- SELECTED EXTRACT:
Panic Attacks and Longer Episodes
During a full panic attack, palpitations can last longer than a brief anxious moment. A panic attack itself typically runs from a few minutes to about half an hour, but the physical aftereffects, including a sense of a racing or unsettled heart, can linger for several hours afterward. This residual feeling is your nervous system slowly winding down from a massive adrenaline surge, not a sign that something has gone wrong with your heart.
People with chronic anxiety or generalized anxiety disorder may notice palpitations recurring throughout the day or across several days, especially during high-stress periods. Each individual episode still tends to be brief, but the pattern of repeated episodes can make it feel like palpitations are constant. This cycle often intensifies because noticing palpitations creates more anxiety, which triggers more adrenaline, which causes more palpitations.
How to Shorten an Episode
The fastest way to interrupt anxiety palpitations is to activate your vagus nerve, which acts as a brake on your heart rate. Slow, deep belly breathing is the most accessible technique: breathe in through your nose for a count of six and out through your mouth for a count of eight, watching your belly expand on the inhale and contract on the exhale. Just a few minutes of this can shift your nervous system out of fight-or-flight mode and slow your heart.
Cold exposure also works surprisingly well. Splashing very cold water on your face or finishing a shower with a cold rinse for 30 seconds helps stimulate the vagus nerve and slows your heart rate. This is a physiological reflex, not a placebo. Your body redirects blood flow to your brain in response to cold, and heart rate drops as part of that process.
For longer-term prevention, regular endurance exercise (jogging, cycling, swimming) trains your vagus nerve to be more responsive, making your heart less reactive to stress over time. Gentle massage, particularly of the neck, shoulders, and feet, also increases vagal tone. Deep tissue or painful massage can have the opposite effect, triggering a stress response instead.

- SUPPLIED DATA:

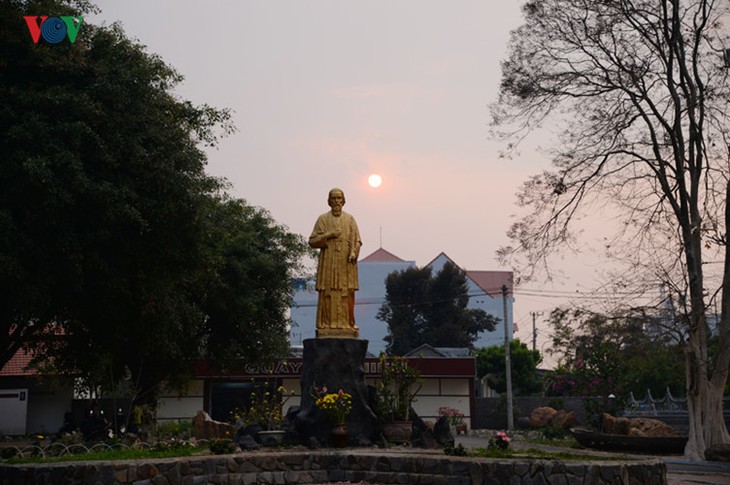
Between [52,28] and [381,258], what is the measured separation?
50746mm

...

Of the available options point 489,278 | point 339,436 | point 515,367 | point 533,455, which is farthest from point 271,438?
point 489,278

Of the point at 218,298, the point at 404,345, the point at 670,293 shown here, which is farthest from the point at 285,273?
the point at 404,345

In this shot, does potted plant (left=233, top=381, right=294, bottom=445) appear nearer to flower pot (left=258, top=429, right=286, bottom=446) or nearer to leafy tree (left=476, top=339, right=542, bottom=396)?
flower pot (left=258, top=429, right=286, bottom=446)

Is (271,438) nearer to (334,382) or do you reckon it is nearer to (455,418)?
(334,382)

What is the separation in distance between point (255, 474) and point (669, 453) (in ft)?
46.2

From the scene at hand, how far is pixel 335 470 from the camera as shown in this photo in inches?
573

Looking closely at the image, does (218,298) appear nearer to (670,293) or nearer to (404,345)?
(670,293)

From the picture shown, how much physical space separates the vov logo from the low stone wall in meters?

- WHAT IS BEING ASKED: In the text on anxiety palpitations, copy everything from "How to Shorten" down to "of that process.", swapping "heart rate" for "pulse".

- SOLUTION TO THIS PROBLEM:
How to Shorten an Episode
The fastest way to interrupt anxiety palpitations is to activate your vagus nerve, which acts as a brake on your pulse. Slow, deep belly breathing is the most accessible technique: breathe in through your nose for a count of six and out through your mouth for a count of eight, watching your belly expand on the inhale and contract on the exhale. Just a few minutes of this can shift your nervous system out of fight-or-flight mode and slow your heart.
Cold exposure also works surprisingly well. Splashing very cold water on your face or finishing a shower with a cold rinse for 30 seconds helps stimulate the vagus nerve and slows your pulse. This is a physiological reflex, not a placebo. Your body redirects blood flow to your brain in response to cold, and pulse drops as part of that process.